Ein Geschenk bekommen zu Weihnachten von der Tochter. Einen Vater-Tochter Ausflug mit dem Fahrrad. Termin war noch unbestimmt. Doch plötzlich diese Woche Anruf: „Papa es ist soweit – können wir nicht am Samstag unseren gemeinsamen Radl Ausflug machen?“
Upps – so plötzlich. Ausgerechnet am Samstag, wo ich schon auf die Demo von Fridays for Future wollte und abends mit einem Freund verabredet war. Zudem hat mein Fahrrad gerade einen Platten. Naja, vielleicht kann man das einfach koppeln und wir fahren mit dem Fahrrad nach München und schauen bei der Demo vorbei. Nachmittags fahre ich noch kurz bei dem Freund vorbei und verschiebe unsere Verabredung um eine Woche
Am nächsten Tag wird das Fahrrad repariert und bei der Gelegenheit endlich mal wieder geputzt. Wow – schaut fast wieder aus wie neu! So langsam freue ich mich auf den Ausflug.

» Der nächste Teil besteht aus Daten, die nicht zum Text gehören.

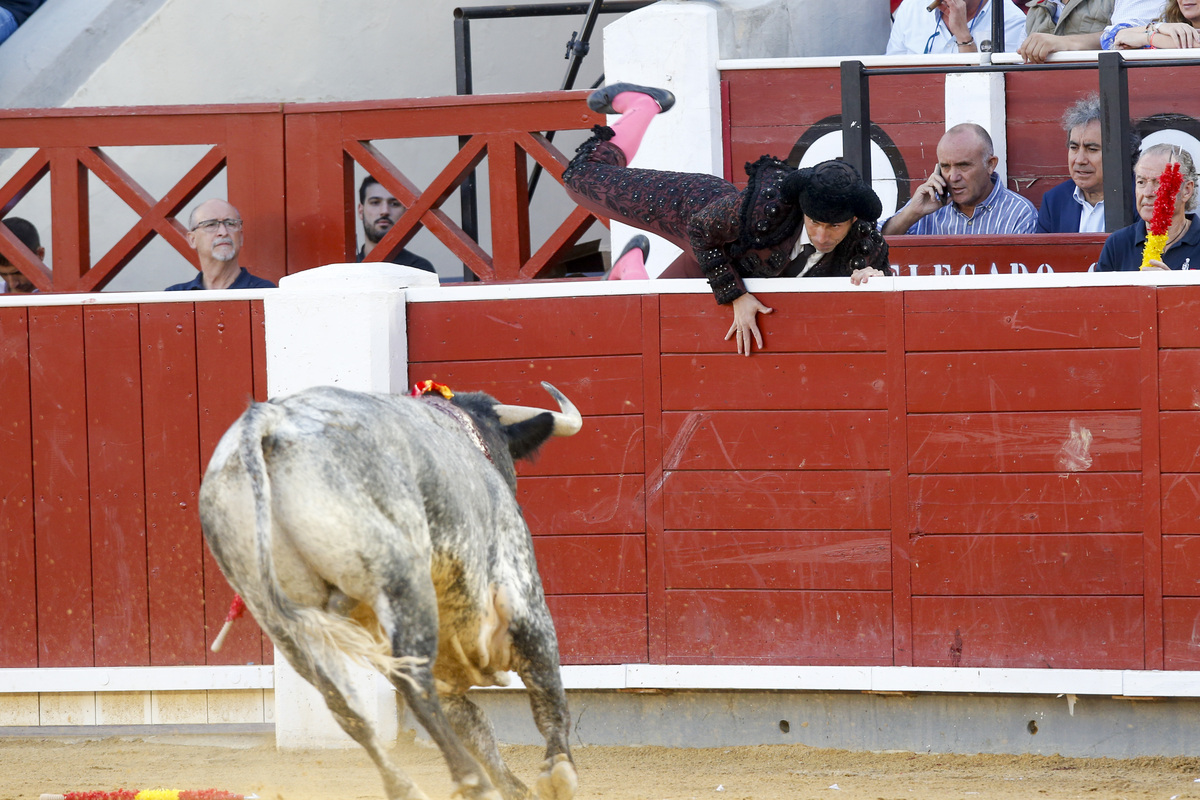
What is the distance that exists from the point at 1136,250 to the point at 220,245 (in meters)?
3.40

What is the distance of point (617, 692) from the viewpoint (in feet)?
17.3

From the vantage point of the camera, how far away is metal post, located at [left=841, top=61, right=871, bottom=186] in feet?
18.2

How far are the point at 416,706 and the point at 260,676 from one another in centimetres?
261

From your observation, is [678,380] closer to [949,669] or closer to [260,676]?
[949,669]

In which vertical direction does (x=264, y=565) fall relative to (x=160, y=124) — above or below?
below

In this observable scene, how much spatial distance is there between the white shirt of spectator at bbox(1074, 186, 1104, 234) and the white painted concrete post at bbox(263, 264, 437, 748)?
255 cm

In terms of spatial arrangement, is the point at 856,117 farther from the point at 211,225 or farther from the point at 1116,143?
the point at 211,225

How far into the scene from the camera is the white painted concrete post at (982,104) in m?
5.94

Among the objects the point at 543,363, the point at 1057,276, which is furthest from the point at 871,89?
the point at 543,363

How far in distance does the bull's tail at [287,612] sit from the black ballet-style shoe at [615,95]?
2958 mm

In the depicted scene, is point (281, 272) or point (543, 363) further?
point (281, 272)

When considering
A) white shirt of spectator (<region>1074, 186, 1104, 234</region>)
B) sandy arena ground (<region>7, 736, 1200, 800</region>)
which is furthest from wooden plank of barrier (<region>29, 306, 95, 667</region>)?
white shirt of spectator (<region>1074, 186, 1104, 234</region>)

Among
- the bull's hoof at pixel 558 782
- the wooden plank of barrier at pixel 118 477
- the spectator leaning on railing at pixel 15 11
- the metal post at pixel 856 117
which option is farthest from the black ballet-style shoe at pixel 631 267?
the spectator leaning on railing at pixel 15 11

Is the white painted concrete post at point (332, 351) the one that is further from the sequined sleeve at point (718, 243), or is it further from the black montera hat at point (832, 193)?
the black montera hat at point (832, 193)
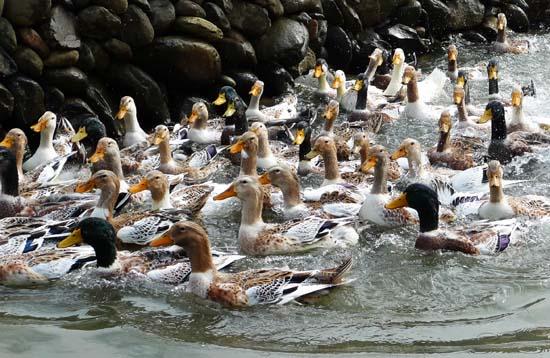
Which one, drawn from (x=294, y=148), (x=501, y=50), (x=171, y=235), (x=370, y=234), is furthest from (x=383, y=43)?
(x=171, y=235)

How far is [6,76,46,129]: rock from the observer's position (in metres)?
10.9

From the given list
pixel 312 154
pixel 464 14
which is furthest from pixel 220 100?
pixel 464 14

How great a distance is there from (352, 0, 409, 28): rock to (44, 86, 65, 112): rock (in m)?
5.85

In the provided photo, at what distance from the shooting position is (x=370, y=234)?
8.74 m

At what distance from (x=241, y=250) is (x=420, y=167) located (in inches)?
92.4

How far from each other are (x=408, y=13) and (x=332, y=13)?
1779 millimetres

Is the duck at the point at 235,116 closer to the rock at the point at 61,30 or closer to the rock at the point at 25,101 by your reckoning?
the rock at the point at 61,30

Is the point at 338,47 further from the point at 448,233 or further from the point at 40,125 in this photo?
the point at 448,233

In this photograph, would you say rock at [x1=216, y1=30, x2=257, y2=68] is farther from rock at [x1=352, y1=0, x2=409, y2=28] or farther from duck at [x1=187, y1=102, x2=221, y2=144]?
rock at [x1=352, y1=0, x2=409, y2=28]

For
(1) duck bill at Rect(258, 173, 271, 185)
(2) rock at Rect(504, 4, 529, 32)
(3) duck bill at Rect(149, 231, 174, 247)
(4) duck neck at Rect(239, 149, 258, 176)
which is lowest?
(3) duck bill at Rect(149, 231, 174, 247)

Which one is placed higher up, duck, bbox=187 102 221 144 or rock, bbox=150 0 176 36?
rock, bbox=150 0 176 36

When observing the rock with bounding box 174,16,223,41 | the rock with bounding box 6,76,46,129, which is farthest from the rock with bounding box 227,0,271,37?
the rock with bounding box 6,76,46,129

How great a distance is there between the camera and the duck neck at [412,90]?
12.3 m

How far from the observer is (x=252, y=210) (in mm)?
8461
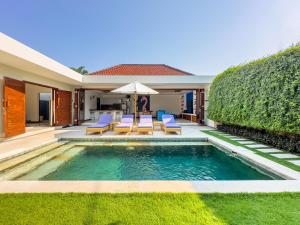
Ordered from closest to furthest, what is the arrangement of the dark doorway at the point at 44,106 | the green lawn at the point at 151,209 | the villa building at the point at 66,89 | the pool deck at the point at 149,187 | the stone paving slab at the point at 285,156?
the green lawn at the point at 151,209, the pool deck at the point at 149,187, the stone paving slab at the point at 285,156, the villa building at the point at 66,89, the dark doorway at the point at 44,106

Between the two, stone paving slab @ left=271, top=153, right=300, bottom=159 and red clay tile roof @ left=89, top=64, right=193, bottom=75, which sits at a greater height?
red clay tile roof @ left=89, top=64, right=193, bottom=75

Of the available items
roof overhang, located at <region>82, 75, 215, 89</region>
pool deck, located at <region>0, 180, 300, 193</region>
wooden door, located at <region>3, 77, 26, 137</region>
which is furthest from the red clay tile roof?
pool deck, located at <region>0, 180, 300, 193</region>

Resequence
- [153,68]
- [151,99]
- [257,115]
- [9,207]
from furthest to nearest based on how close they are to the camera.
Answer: [151,99] → [153,68] → [257,115] → [9,207]

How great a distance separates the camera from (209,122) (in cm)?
1482

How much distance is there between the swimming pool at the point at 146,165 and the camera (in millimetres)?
4755

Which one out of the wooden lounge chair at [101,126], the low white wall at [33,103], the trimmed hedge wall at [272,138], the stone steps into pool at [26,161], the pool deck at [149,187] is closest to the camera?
the pool deck at [149,187]

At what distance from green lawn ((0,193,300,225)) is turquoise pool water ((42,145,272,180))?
1485mm

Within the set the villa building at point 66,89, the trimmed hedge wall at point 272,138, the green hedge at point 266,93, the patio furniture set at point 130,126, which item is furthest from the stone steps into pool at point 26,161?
the trimmed hedge wall at point 272,138

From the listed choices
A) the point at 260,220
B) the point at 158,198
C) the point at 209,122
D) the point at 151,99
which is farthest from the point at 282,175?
the point at 151,99

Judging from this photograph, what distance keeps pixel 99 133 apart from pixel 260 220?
8.67 metres

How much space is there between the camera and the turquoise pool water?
15.6 feet

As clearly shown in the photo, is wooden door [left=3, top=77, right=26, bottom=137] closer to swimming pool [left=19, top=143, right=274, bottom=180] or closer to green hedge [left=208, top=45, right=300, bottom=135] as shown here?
swimming pool [left=19, top=143, right=274, bottom=180]

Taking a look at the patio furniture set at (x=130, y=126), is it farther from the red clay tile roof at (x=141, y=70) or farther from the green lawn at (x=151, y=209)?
the red clay tile roof at (x=141, y=70)

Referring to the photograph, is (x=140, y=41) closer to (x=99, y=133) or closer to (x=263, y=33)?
(x=263, y=33)
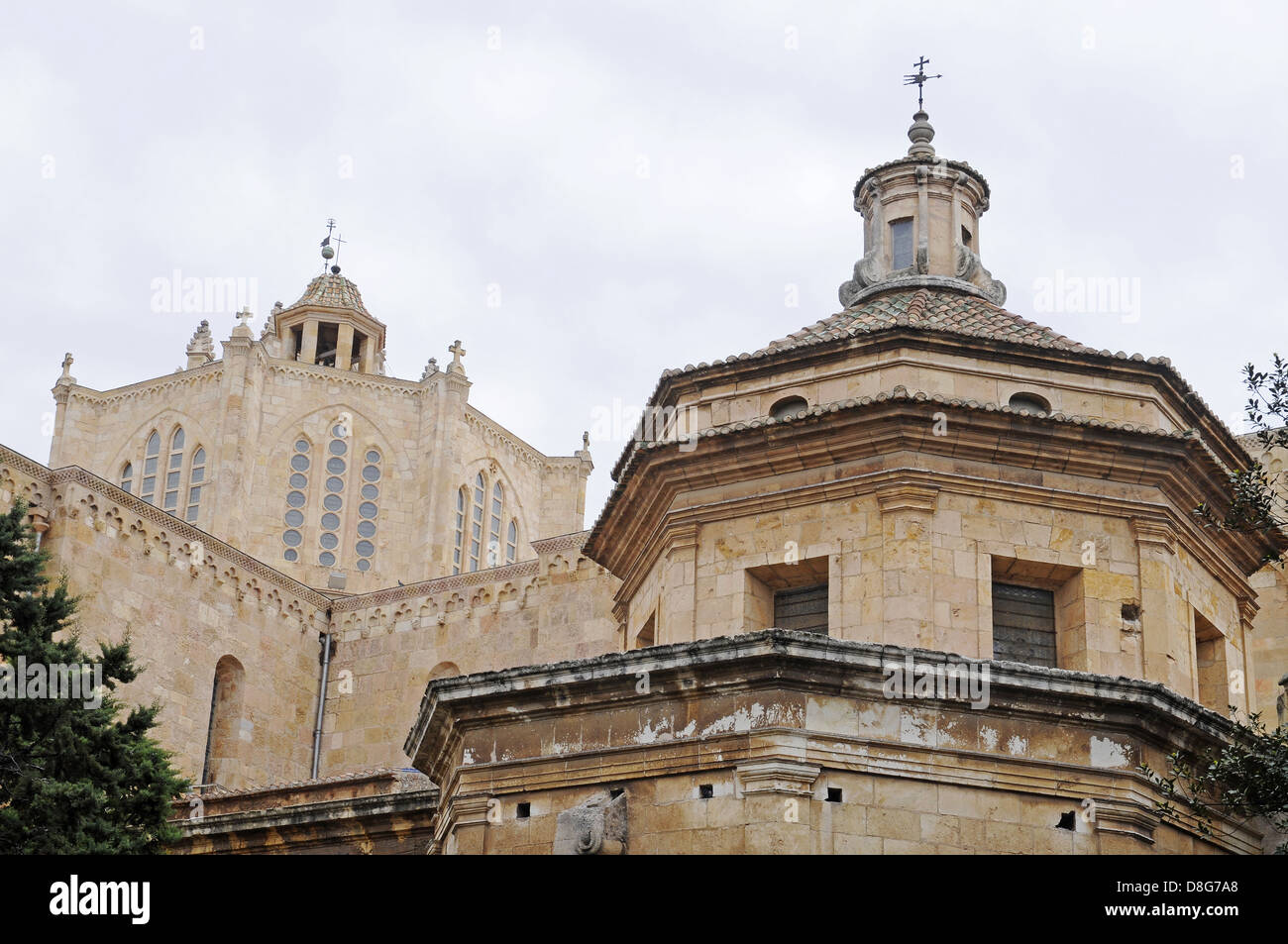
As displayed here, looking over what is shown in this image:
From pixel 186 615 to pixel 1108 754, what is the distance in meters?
21.2

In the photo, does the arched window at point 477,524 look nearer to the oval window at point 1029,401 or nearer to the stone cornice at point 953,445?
the stone cornice at point 953,445

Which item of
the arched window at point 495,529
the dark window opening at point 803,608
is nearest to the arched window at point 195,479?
the arched window at point 495,529

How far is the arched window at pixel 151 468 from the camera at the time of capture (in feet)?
165

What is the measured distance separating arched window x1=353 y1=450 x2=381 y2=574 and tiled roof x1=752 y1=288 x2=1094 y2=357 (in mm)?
30590

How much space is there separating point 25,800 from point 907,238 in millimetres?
11476

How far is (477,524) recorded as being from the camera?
173 ft

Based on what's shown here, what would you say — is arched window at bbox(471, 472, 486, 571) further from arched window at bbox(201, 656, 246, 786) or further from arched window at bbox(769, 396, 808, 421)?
arched window at bbox(769, 396, 808, 421)

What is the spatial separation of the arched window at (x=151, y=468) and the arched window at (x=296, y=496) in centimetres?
355

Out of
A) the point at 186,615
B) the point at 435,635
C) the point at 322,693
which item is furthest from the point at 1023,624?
the point at 322,693

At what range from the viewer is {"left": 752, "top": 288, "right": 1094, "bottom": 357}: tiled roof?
19141mm

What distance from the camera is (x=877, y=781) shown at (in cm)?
1442
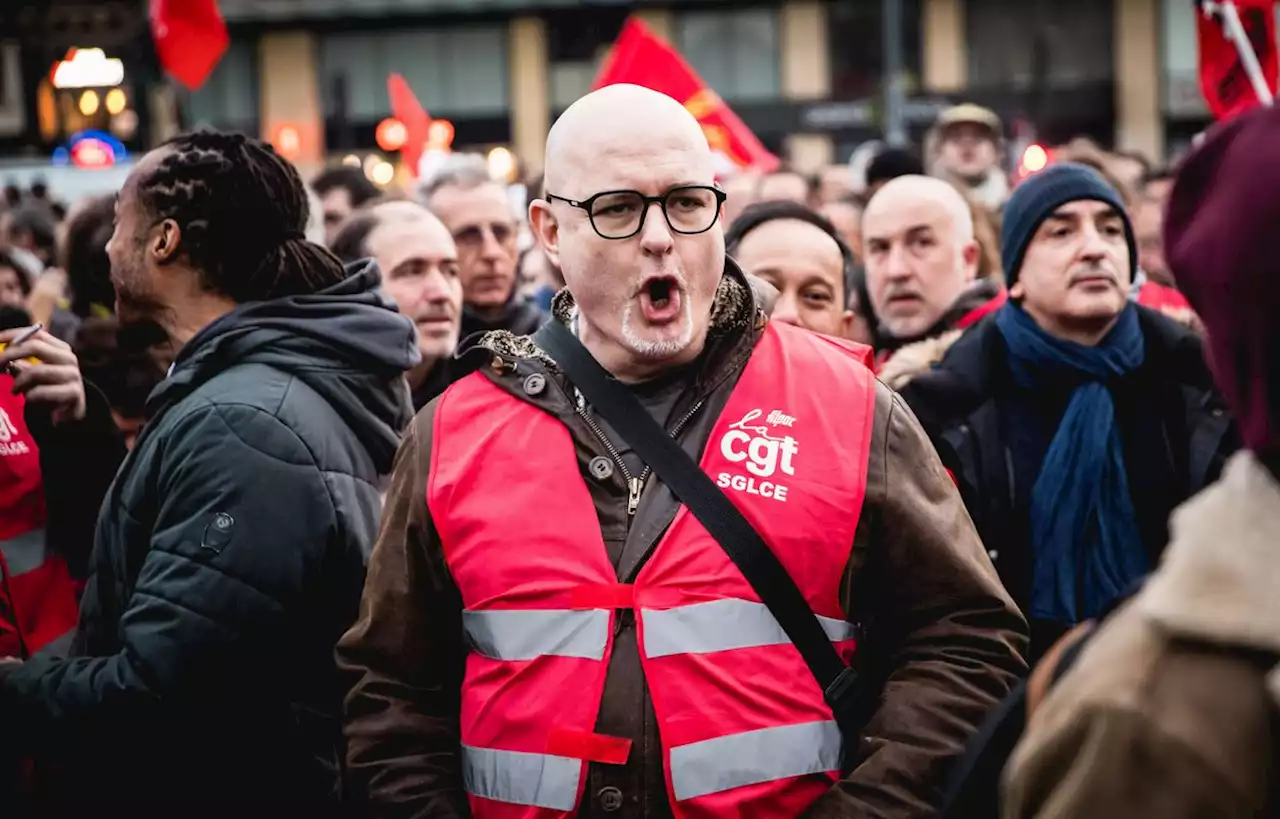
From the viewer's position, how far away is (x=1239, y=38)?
6.23 meters

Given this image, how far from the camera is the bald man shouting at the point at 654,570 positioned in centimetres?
256

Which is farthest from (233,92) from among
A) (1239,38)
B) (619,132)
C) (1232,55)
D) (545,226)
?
(619,132)

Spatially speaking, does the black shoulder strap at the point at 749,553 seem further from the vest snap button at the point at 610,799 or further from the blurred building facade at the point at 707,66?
the blurred building facade at the point at 707,66

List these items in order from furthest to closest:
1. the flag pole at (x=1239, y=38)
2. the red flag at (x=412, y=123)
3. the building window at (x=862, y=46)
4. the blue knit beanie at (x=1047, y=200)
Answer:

Samstag, 17.4.26 gegen 10.30 Uhr starten wir. Erst ein wenig durch die Siedlung, dann noch ein paar Straßen und schon kommen wir auf unbefestigte Schotterwege, die uns zur Isar führen. Unser Plan ist immer an der Isar entlang bis ins Zentrum von München, der Leopoldstraße und dem Siegestor zu fahren. Nach ca. 5 km erreichen wir die Isar. Überall schöne Natur,die Vögel zwitschern und die Sonne lacht. Das Wetter ist perfekt. Nicht zu kalt und nicht zu warm, relativ wenig Wind.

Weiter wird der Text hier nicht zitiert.